→ **Data lines**:
◇ ◇ ◇ ◇ ◇ ◇ ◇
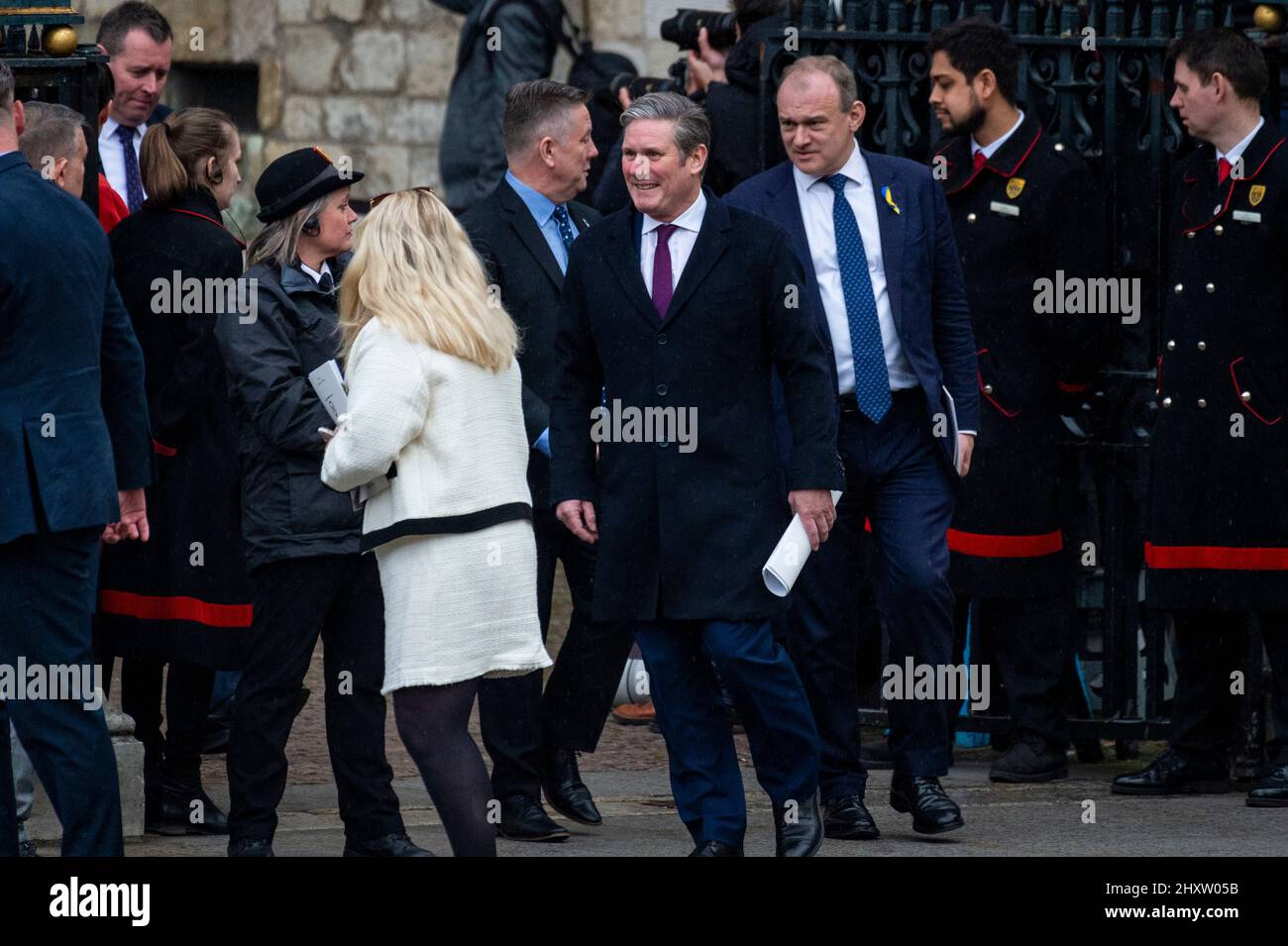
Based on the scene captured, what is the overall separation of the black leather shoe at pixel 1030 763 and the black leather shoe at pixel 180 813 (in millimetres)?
2389

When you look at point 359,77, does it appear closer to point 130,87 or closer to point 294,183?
point 130,87

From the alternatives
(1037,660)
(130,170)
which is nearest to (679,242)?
(1037,660)

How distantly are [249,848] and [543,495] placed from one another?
54.0 inches

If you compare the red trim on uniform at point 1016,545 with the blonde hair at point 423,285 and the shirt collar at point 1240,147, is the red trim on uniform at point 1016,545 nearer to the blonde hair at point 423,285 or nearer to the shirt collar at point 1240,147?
the shirt collar at point 1240,147

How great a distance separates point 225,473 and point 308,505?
897mm

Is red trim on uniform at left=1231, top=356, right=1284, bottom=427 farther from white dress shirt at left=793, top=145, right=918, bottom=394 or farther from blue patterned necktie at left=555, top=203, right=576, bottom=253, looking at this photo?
blue patterned necktie at left=555, top=203, right=576, bottom=253

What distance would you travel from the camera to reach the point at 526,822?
721 cm

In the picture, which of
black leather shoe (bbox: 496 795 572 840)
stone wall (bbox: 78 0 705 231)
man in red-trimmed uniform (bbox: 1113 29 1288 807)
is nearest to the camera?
black leather shoe (bbox: 496 795 572 840)

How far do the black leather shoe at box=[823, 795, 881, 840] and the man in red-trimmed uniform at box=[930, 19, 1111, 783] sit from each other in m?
1.09

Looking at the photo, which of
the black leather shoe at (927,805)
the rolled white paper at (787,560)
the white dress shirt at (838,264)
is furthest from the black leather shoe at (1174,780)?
the rolled white paper at (787,560)

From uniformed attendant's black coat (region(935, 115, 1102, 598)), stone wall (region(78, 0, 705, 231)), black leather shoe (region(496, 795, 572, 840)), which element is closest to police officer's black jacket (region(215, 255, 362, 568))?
black leather shoe (region(496, 795, 572, 840))

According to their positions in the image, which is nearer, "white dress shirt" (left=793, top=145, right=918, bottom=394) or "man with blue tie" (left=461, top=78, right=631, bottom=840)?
"white dress shirt" (left=793, top=145, right=918, bottom=394)

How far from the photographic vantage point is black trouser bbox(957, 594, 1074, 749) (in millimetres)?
8102
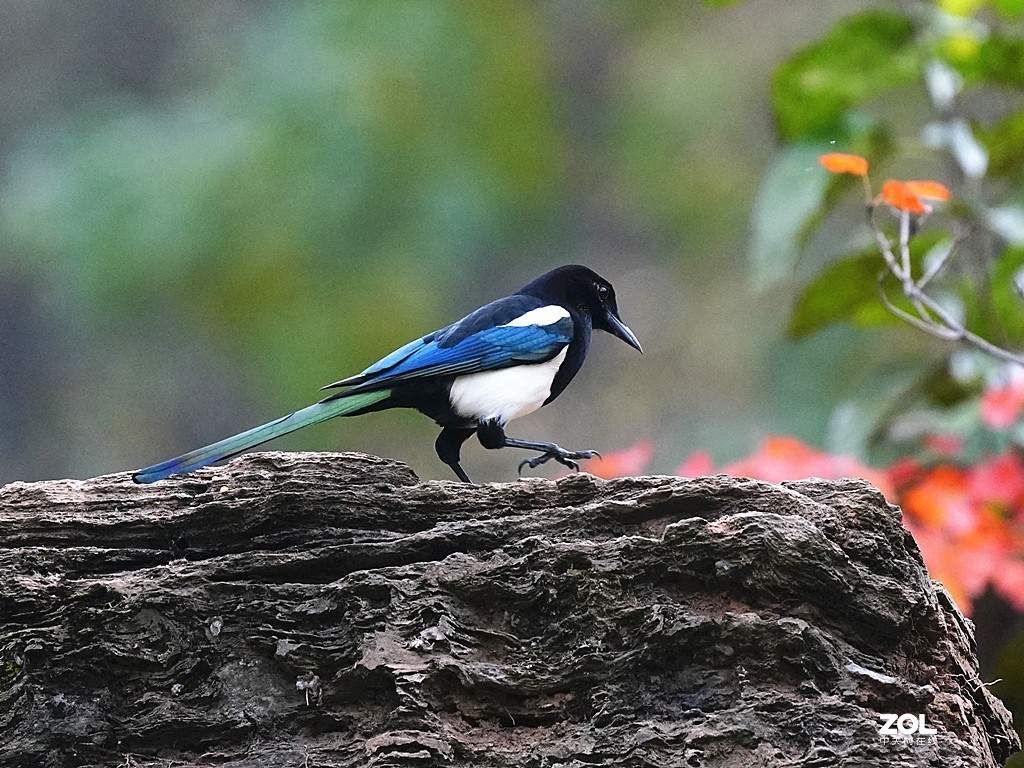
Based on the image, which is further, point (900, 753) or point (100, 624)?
point (100, 624)

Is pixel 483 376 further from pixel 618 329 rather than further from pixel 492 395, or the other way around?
pixel 618 329

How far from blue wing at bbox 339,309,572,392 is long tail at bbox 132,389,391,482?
0.03 meters

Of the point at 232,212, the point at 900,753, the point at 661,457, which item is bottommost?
the point at 900,753

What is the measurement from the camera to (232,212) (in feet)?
24.9

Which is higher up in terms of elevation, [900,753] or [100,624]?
[100,624]

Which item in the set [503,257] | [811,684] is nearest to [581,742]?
[811,684]

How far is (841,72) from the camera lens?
4188 millimetres

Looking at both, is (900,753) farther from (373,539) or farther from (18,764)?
(18,764)

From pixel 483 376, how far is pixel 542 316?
0.25m

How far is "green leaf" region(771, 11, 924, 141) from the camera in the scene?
4.17m

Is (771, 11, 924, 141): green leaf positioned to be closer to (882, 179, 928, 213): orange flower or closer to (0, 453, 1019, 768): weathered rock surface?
(882, 179, 928, 213): orange flower

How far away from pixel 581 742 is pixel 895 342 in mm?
5823

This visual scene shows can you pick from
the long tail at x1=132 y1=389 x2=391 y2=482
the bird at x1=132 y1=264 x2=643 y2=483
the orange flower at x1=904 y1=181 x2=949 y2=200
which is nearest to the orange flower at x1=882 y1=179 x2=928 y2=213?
the orange flower at x1=904 y1=181 x2=949 y2=200

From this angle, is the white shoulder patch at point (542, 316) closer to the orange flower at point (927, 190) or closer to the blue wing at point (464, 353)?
the blue wing at point (464, 353)
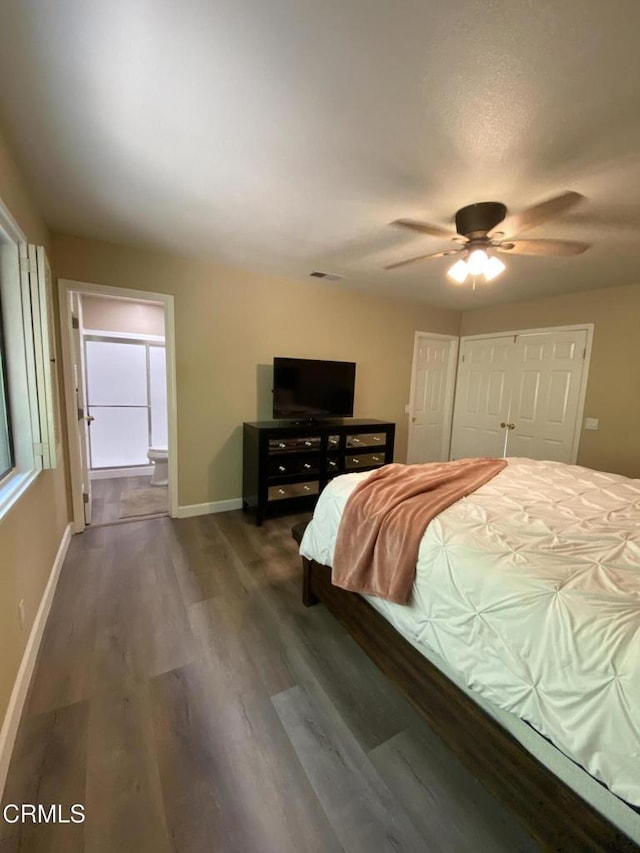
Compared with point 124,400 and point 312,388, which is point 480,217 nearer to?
point 312,388

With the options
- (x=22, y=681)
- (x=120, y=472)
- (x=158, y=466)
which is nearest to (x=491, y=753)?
(x=22, y=681)

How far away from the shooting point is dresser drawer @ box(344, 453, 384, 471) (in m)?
3.79

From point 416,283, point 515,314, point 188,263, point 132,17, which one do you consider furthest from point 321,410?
point 132,17

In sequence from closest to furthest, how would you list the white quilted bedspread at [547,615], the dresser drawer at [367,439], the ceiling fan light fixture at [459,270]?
the white quilted bedspread at [547,615] → the ceiling fan light fixture at [459,270] → the dresser drawer at [367,439]

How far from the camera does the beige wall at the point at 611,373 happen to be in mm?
3375

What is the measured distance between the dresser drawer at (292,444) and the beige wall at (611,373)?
2.88 meters

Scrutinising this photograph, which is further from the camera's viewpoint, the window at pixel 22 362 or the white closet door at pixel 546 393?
the white closet door at pixel 546 393

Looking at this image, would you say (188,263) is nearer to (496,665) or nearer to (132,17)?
(132,17)

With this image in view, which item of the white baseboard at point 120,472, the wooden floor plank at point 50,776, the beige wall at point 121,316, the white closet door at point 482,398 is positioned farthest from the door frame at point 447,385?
the wooden floor plank at point 50,776

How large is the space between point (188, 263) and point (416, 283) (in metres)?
2.22

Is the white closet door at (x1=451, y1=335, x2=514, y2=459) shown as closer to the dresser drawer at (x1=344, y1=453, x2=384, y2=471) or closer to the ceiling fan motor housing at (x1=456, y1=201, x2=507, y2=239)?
the dresser drawer at (x1=344, y1=453, x2=384, y2=471)

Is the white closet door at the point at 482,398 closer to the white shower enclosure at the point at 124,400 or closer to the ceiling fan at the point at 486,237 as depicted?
the ceiling fan at the point at 486,237

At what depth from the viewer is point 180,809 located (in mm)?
1144

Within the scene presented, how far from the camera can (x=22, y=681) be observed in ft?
4.85
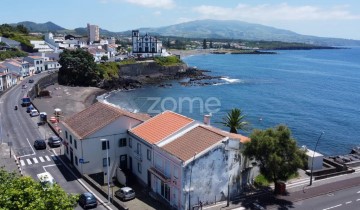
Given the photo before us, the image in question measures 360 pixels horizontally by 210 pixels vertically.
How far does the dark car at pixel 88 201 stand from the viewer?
32.7 m

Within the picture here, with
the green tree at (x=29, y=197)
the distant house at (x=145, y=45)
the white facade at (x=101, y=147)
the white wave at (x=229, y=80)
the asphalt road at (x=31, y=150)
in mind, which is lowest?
the white wave at (x=229, y=80)

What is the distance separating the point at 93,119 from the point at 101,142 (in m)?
3.76

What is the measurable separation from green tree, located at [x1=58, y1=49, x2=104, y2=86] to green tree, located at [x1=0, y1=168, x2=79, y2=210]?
9582 centimetres

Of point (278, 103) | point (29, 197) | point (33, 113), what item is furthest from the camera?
point (278, 103)

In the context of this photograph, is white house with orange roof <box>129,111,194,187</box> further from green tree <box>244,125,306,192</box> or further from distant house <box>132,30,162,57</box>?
distant house <box>132,30,162,57</box>

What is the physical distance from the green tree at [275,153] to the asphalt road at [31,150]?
1559 centimetres

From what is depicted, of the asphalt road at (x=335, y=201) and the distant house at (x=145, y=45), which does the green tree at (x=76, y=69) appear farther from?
the asphalt road at (x=335, y=201)

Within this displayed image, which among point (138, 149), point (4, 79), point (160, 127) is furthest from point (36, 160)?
point (4, 79)

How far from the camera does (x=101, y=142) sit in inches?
1587

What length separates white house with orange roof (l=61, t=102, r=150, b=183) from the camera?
39750 millimetres

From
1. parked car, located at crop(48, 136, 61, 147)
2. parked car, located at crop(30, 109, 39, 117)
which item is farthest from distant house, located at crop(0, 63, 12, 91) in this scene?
parked car, located at crop(48, 136, 61, 147)

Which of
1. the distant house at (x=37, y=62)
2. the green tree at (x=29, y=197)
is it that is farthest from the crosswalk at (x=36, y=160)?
the distant house at (x=37, y=62)

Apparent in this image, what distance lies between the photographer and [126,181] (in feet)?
Result: 128

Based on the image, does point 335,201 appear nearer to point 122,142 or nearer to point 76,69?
point 122,142
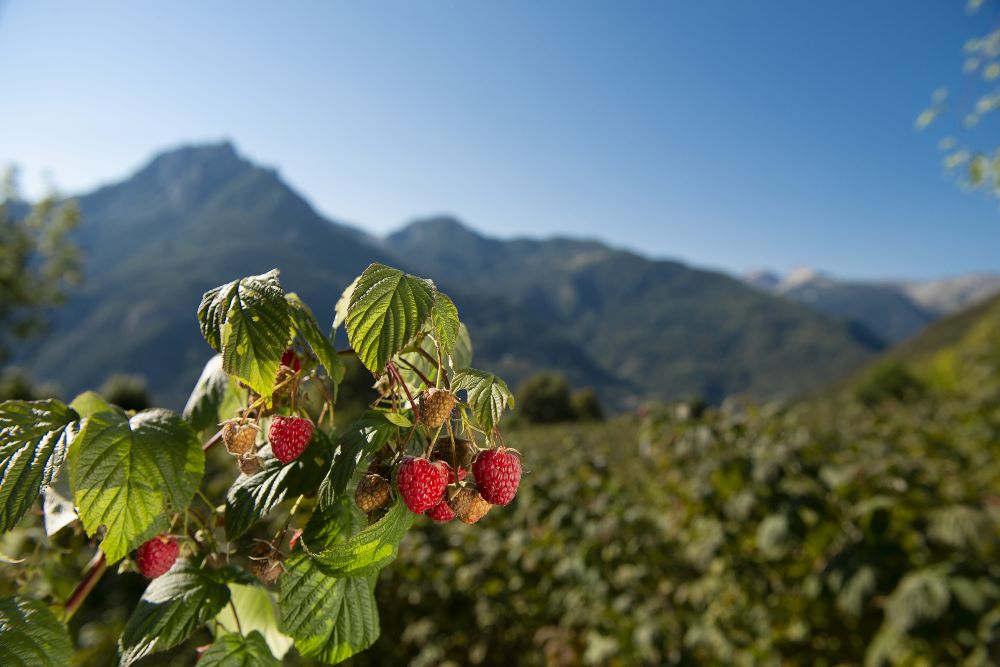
◇ ◇ ◇ ◇ ◇ ◇ ◇
→ **WHAT TO WORK ON**: Reproduce the records starting with the line that contains "What is the distance" and going on through the line that contains "1559 centimetres", with both of those lines included.

→ **TASK OUTPUT**:
What is the distance separating the point at 93,119 from the point at 101,142 (in m)?
3.76

What is the measurable separation from green tree, located at [x1=58, y1=49, x2=104, y2=86] to green tree, located at [x1=0, y1=168, x2=79, y2=210]?
9582 centimetres

Of point (278, 103) | point (29, 197) | point (33, 113), what item is furthest from the camera?
point (278, 103)

In the context of this photograph, is white house with orange roof <box>129,111,194,187</box> further from green tree <box>244,125,306,192</box> or further from distant house <box>132,30,162,57</box>?
distant house <box>132,30,162,57</box>

What is the physical distance from the green tree at [275,153] to the asphalt road at [31,150]?
1559 centimetres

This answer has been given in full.